Davisville is a village in the town of North Kingstown and county of Washington County in the U.S. state of Rhode Island. It was formerly the home of the Davisville Naval Construction Battalion Center, which housed the United States Navy's SeaBees.

==Village description==
The mill village of Davisville in North Kingstown, Rhode Island is named after the Davis family. Historical evidence indicates that the family was involved in buying and selling enslaved people. Both Amtrak and MBTA's Providence/Stoughton Line pass through Davisville, though there is no railroad station here. A proposed MBTA station is currently being considered.

==Davisville NCBC==
It was located at Quonset Point on Narragansett Bay, an area now included in the town of North Kingstown. The Navy acquired the property in 1939 and built Naval Air Station Quonset Point. In 1942, adjoining properties were developed for training Seabees, including the Naval Construction Battalion Center (NCBC) at Davisville. After World War II, the Naval Air Station remained in operation, but the NCBC was inactive until 1951, when the site was designated Headquarters, NCBC. The Naval Air Station was decommissioned in 1974. NCBC Davisville was selected for closure during the Base Realignment and Closure (BRAC 1991) program and operational closure occurred on April 1, 1994. The land eventually was obtained by the State of Rhode Island.

===Redevelopment===
The State of Rhode Island has invested heavily into the transportation infrastructure of the Quonset Business Park, including rail, water/sewer, and the $170 million Rte 403 Connector, a 4-lane highway connecting the Park to Route 4.

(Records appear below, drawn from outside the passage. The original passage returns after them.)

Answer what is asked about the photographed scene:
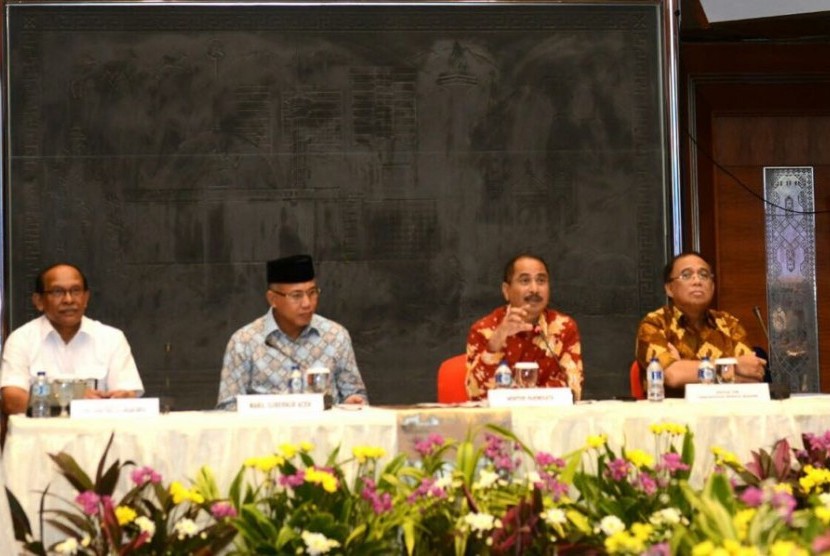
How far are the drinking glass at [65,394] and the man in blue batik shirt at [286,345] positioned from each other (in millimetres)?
688

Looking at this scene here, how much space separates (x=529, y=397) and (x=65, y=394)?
1114 mm

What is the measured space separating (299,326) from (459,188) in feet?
5.35

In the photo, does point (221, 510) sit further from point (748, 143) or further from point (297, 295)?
point (748, 143)

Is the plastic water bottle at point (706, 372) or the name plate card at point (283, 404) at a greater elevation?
the plastic water bottle at point (706, 372)

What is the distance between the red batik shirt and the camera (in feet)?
12.9

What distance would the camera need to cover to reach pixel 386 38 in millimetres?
5426

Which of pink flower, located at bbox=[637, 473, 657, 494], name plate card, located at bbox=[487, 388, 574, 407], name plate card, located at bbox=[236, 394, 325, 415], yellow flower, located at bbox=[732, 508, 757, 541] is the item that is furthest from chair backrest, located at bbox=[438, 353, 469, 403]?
yellow flower, located at bbox=[732, 508, 757, 541]

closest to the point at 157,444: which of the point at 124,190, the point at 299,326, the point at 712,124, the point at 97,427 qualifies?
the point at 97,427

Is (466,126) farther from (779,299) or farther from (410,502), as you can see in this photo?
(410,502)

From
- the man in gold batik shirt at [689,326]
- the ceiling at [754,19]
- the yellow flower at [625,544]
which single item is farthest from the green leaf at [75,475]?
the ceiling at [754,19]

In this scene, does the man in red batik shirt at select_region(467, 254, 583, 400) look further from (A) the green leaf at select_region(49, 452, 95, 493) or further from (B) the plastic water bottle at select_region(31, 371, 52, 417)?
(A) the green leaf at select_region(49, 452, 95, 493)

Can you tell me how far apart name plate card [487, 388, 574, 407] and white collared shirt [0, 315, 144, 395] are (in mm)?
1321

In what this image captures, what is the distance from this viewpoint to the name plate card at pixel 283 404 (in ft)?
10.0

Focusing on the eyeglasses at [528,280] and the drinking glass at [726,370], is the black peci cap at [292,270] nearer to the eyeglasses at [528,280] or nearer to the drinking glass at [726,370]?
the eyeglasses at [528,280]
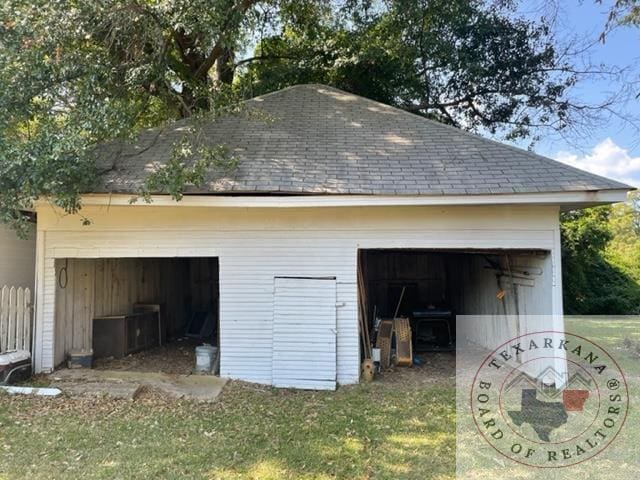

Today, the Park is the largest industrial park by employment levels in R.I. It is located on Narragansett Bay, Route 1 and Route 403. This 3174 acre master-planned business park had, in 2007, nearly 150 businesses with infrastructure capacity for 18,000 total employees. The largest business is General Dynamics Electric Boat. Also located in the Park is the North Atlantic Distribution, Inc (NORAD), the 7th largest automobile importer in North America. In 2011, the facility imported 150,519 autos and another 41,797 autos came by rail. There are some thousand cars at any time stored within the Park.

Within the park, the Quonset State Airport, which uses the former Navy Air Station Quonset Point runway, is managed by the Rhode Island Airport Corporation, is a general aviation facility with an 8000 ft runway.

Also located within the park are the Seabee Museum and Memorial Park, a non-profit museum developed on 6.5 acre by former U.S. Navy Seabees which includes the former Navy concrete chapel, seven vintage Quonset huts, and a huge Seabee statue; and the non-profit Quonset Air Museum located in buildings that were originally built for the Naval Air Station Quonset Point (NASQP).

In 2007, the State of Rhode Island announced plans for a $150-million mega-yacht shipbuilding and repair yard that includes a training center on 43 acre within the Park, and an $80 million mixed-use development: The Gateway Project. The over 450000 sqft Gateway Project will include a hotel, visitor center, local grocer, drug store, coffee shop, restaurants, a bank, small shops, two anchor stores and will surround the Seabee Museum and Memorial Park. However, one of the anchor stores closed soon after opening and remains vacant; by 2016 no visitor center, drug store, or coffee shop had been constructed.